The person responsible for making the best interests decision should not be motivated by the desire to bring about the person’s death and should not make assumptions about the person’s quality of life

Consult others

Whenever possible, the person responsible for making the best interest decision should consult with as many people involved with the person as they may have information on the person’s wishes and feelings. People you should consult can be -

  • Anyone who has previously named by the person as someone to be consulted in either the decision in question or on similar issues
  • Anyone who is caring for the person
  • Any person appointed under the Lasting Power of Attorney or Enduring Power of Attorney made by the person
  • Any deputy appointed by the Court of Protection to make decision for the person.

Avoid restricting the person’s rights

Investigate whether there are other options that are less restrictive to the person’s rights

Take all these factors into account

Weigh up all these factors to help you make the ‘best interest’ decision on behalf of the person.
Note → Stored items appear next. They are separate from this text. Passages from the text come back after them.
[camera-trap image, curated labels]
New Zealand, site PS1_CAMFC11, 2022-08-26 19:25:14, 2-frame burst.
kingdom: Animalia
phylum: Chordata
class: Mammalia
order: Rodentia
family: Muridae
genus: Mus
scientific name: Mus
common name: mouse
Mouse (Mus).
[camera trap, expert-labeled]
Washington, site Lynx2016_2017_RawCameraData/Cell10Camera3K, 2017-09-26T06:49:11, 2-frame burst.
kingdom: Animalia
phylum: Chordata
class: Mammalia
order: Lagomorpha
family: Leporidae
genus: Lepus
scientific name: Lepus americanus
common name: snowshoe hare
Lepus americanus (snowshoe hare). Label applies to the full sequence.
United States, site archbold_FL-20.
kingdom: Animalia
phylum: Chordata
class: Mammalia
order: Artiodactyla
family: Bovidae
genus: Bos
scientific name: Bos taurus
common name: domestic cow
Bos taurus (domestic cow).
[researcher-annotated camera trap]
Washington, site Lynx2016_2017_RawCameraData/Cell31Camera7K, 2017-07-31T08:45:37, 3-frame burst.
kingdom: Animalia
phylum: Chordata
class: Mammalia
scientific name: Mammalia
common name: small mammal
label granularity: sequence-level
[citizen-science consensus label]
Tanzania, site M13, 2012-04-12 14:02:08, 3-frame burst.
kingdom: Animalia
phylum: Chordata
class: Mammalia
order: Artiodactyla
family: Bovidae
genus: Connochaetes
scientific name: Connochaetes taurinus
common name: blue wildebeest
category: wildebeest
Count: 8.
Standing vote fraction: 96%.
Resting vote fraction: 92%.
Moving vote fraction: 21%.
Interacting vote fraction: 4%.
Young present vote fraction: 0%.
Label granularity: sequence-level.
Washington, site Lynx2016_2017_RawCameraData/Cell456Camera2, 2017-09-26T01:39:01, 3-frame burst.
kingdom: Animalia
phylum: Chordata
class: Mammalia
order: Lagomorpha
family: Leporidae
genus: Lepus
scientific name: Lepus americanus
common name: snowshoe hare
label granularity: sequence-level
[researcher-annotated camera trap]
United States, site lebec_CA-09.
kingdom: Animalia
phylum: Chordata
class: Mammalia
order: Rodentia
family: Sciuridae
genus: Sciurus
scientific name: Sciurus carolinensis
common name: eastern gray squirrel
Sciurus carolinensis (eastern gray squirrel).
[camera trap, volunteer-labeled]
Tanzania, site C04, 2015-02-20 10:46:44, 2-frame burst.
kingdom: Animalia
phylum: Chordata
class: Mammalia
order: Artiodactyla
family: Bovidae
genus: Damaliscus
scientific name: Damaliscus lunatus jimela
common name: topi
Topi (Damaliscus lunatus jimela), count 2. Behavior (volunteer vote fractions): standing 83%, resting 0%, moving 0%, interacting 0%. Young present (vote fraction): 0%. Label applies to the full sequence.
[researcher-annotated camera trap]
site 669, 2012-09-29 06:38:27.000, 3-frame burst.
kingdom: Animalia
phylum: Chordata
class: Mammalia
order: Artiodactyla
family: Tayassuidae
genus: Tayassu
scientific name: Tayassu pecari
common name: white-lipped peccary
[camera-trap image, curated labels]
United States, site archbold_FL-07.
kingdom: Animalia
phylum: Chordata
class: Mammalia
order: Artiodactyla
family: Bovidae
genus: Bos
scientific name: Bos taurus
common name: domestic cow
Who can be the decision maker

Under the Mental Capacity Act 2005, many people may be required to make a decision on or act on the behalf of someone who lacks capacity.

Some examples include –

  • For day to day activities the primary carer will be responsible for making ‘best interests’ decisions
  • If the decision involves the provision of medical treatment, the doctor and other healthcare staff will be responsible decision maker
  • If nursing or paid care is involved, then the nursing or paid carer will be the decision maker
  • If a Lasting power of Attorney has been registered or a deputy has been appointed, then the attorney or deputy will be the decision maker within the scope of their authority.

There are also times that when a joint decision might be required by a number of people. For example of when a care plan needs to be put together.